One of my favorite resources is the IndieWeb wiki page for RSS as it’s got some good pros/cons, alternate methods for feeds that don’t require side files, conversion tools, and miscellanea.
I’ve always loved the way that platforms like WordPress provide RSS feeds for so many moving parts including authors, comments, dates, tags, categories and various combinations of these. This is a bit reminiscent of Huffduffer, a bookmarking site for audio and podcasts, that provides RSS feeds for almost every portion of its website.
XSL for creating human-readable OPML & RSS feeds is an interesting quirk I’ve seen a few times in the wild with interesting results and design opportunities.
Of course you can’t get away with writing an article without referencing http://isrssdead.com/. The favicon on the site, which ironically doesn’t have an RSS feed, leads me to believe that it’s owned by Dave Winer, the creator of RSS. It seems like it is giving a nod to http://isabevigodadead.com/, but given the site owner, I don’t think it will ever indicate “yes”.
One of my favorite RSS tangential topics is OPML and OPML subscription.

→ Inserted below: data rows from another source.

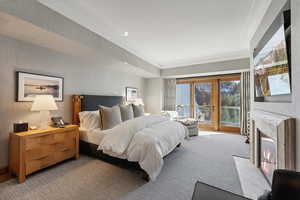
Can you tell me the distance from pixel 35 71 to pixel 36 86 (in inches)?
11.2

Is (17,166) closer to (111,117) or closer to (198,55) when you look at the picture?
(111,117)

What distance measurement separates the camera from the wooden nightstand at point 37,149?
1.95 m

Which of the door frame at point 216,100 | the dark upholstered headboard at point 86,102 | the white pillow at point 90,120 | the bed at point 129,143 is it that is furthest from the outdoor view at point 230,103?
the white pillow at point 90,120

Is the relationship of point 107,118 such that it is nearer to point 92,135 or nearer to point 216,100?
point 92,135

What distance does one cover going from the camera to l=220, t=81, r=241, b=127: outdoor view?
5039 mm

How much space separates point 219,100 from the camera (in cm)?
533

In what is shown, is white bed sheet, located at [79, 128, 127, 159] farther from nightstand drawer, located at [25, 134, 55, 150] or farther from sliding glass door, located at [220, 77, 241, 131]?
sliding glass door, located at [220, 77, 241, 131]

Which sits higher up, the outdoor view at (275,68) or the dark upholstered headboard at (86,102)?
the outdoor view at (275,68)

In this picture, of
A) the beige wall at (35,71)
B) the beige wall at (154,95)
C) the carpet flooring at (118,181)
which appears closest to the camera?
the carpet flooring at (118,181)

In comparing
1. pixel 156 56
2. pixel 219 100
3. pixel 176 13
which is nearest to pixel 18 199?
pixel 176 13

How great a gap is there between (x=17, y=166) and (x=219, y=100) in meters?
5.90

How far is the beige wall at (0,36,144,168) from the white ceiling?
3.04 ft

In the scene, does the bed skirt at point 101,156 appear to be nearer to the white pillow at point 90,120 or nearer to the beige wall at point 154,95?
the white pillow at point 90,120

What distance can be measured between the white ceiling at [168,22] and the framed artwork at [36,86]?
1259mm
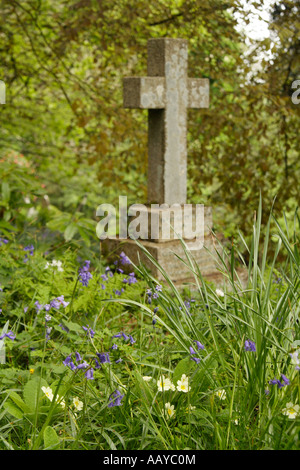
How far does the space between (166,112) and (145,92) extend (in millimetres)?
214

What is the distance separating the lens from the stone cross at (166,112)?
12.6 feet

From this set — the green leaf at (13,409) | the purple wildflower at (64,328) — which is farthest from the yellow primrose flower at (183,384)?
the purple wildflower at (64,328)

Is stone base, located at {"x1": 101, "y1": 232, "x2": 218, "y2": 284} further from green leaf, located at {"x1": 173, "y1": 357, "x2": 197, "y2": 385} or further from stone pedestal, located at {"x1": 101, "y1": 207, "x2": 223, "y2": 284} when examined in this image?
green leaf, located at {"x1": 173, "y1": 357, "x2": 197, "y2": 385}

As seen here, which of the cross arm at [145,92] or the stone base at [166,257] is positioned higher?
the cross arm at [145,92]

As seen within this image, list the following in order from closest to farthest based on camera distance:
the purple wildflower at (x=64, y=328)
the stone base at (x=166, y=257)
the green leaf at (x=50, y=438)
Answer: the green leaf at (x=50, y=438)
the purple wildflower at (x=64, y=328)
the stone base at (x=166, y=257)

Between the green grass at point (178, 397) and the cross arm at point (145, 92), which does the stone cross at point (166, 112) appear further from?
the green grass at point (178, 397)

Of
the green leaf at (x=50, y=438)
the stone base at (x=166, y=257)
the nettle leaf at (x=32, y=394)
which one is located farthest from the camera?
the stone base at (x=166, y=257)

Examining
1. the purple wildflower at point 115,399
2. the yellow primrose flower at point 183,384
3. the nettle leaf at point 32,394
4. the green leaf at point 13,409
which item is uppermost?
the yellow primrose flower at point 183,384

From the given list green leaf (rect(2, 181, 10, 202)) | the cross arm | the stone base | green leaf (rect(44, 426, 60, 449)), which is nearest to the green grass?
green leaf (rect(44, 426, 60, 449))

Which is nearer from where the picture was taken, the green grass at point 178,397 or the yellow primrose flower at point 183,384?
the green grass at point 178,397

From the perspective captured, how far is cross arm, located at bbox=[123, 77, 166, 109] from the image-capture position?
3.78 metres

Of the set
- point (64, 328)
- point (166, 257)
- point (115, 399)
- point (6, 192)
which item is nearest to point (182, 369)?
point (115, 399)

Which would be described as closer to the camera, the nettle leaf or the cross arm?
the nettle leaf

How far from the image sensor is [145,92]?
12.4 ft
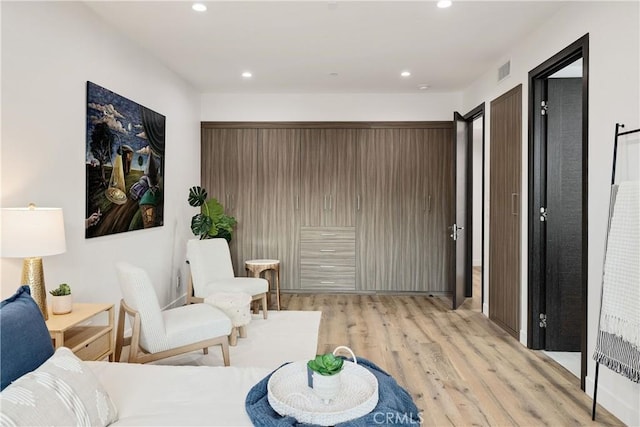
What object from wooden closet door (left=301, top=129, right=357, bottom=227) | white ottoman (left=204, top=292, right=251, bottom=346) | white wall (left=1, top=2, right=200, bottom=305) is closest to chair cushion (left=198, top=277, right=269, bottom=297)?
white ottoman (left=204, top=292, right=251, bottom=346)

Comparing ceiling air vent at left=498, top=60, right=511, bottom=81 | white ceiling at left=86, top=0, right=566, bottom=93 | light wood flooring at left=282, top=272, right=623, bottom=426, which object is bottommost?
light wood flooring at left=282, top=272, right=623, bottom=426

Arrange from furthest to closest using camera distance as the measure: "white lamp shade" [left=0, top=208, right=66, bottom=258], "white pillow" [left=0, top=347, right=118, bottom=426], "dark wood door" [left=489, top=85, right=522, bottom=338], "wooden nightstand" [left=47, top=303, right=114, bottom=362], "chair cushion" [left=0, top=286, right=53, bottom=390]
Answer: "dark wood door" [left=489, top=85, right=522, bottom=338]
"wooden nightstand" [left=47, top=303, right=114, bottom=362]
"white lamp shade" [left=0, top=208, right=66, bottom=258]
"chair cushion" [left=0, top=286, right=53, bottom=390]
"white pillow" [left=0, top=347, right=118, bottom=426]

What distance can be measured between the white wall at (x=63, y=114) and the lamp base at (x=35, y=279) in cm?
20

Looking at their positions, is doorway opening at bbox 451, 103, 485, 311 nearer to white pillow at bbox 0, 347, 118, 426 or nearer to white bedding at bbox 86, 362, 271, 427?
white bedding at bbox 86, 362, 271, 427

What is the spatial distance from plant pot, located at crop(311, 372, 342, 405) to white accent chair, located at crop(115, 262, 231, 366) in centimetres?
158

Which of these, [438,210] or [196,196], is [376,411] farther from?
[438,210]

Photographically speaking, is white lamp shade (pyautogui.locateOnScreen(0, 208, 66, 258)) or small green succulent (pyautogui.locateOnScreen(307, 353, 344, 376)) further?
white lamp shade (pyautogui.locateOnScreen(0, 208, 66, 258))

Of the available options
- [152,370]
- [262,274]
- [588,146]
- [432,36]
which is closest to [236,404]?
[152,370]

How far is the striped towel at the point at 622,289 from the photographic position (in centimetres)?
218

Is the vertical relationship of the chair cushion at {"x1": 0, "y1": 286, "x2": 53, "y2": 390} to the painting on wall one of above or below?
below

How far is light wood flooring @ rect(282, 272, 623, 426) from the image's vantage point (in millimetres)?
2508

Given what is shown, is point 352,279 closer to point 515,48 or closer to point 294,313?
point 294,313

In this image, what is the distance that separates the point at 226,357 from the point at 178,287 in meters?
2.33

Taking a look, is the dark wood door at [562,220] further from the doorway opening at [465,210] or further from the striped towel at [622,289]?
the striped towel at [622,289]
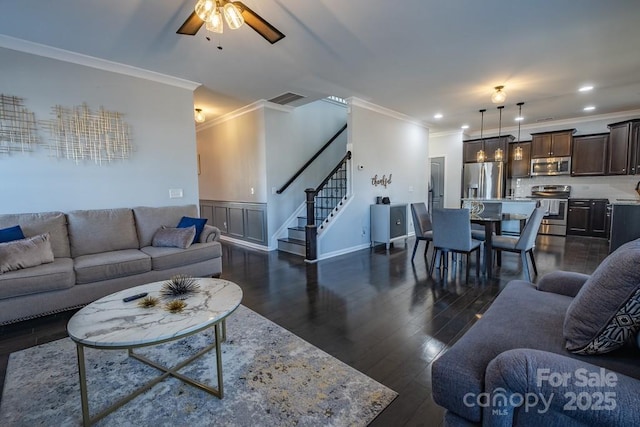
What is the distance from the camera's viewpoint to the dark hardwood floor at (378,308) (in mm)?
1984

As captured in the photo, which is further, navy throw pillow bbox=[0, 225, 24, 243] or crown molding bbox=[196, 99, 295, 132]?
crown molding bbox=[196, 99, 295, 132]

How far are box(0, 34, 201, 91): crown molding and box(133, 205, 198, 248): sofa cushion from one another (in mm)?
1733

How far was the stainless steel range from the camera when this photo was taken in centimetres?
Result: 688

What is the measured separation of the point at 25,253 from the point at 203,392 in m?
2.33

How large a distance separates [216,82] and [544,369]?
4738 mm

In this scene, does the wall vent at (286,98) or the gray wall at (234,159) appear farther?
the gray wall at (234,159)

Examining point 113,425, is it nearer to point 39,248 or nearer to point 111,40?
point 39,248

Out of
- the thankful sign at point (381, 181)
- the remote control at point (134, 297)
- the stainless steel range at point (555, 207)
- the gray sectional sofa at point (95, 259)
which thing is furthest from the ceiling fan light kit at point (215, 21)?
the stainless steel range at point (555, 207)

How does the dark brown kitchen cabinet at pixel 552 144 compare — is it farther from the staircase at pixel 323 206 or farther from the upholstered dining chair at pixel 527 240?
the staircase at pixel 323 206

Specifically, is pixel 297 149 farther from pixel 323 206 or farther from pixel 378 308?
pixel 378 308

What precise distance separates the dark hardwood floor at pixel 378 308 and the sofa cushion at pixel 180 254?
0.56m

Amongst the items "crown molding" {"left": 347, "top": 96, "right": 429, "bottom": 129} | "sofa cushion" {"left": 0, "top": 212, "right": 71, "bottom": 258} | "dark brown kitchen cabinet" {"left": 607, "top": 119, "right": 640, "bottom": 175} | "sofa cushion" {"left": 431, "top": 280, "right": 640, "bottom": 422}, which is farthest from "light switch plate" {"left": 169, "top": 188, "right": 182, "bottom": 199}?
"dark brown kitchen cabinet" {"left": 607, "top": 119, "right": 640, "bottom": 175}

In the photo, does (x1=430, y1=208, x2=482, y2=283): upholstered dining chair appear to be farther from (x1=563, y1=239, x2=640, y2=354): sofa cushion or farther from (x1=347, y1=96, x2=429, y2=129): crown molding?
(x1=563, y1=239, x2=640, y2=354): sofa cushion

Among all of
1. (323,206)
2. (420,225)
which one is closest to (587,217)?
(420,225)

There’s nothing more fun that auto-updating subscriptions of bundled RSS feeds.
An interesting, underreported, and discussed phenomena I’ve noticed over the last few years for many websites that do have RSS is that they’ll change CMSes and redirect all their URLs properly for SEO purposes, but they completely neglect to redirect their RSS/Atom/other feeds and thereby lose all their subscribers or force them to manually fix broken feeds. It’s the sad equivalent of creating a new Twitter account and then trying to regain all of one’s followers one at a time–and a simple thing to fix.
Not sure how much interest it is overall, but I’ve got an RSS feed of RSS related tags on my site which has at least a few interesting tidbits, as well as off-label and non-standard use cases.
I’m watching your RSS feed for your take.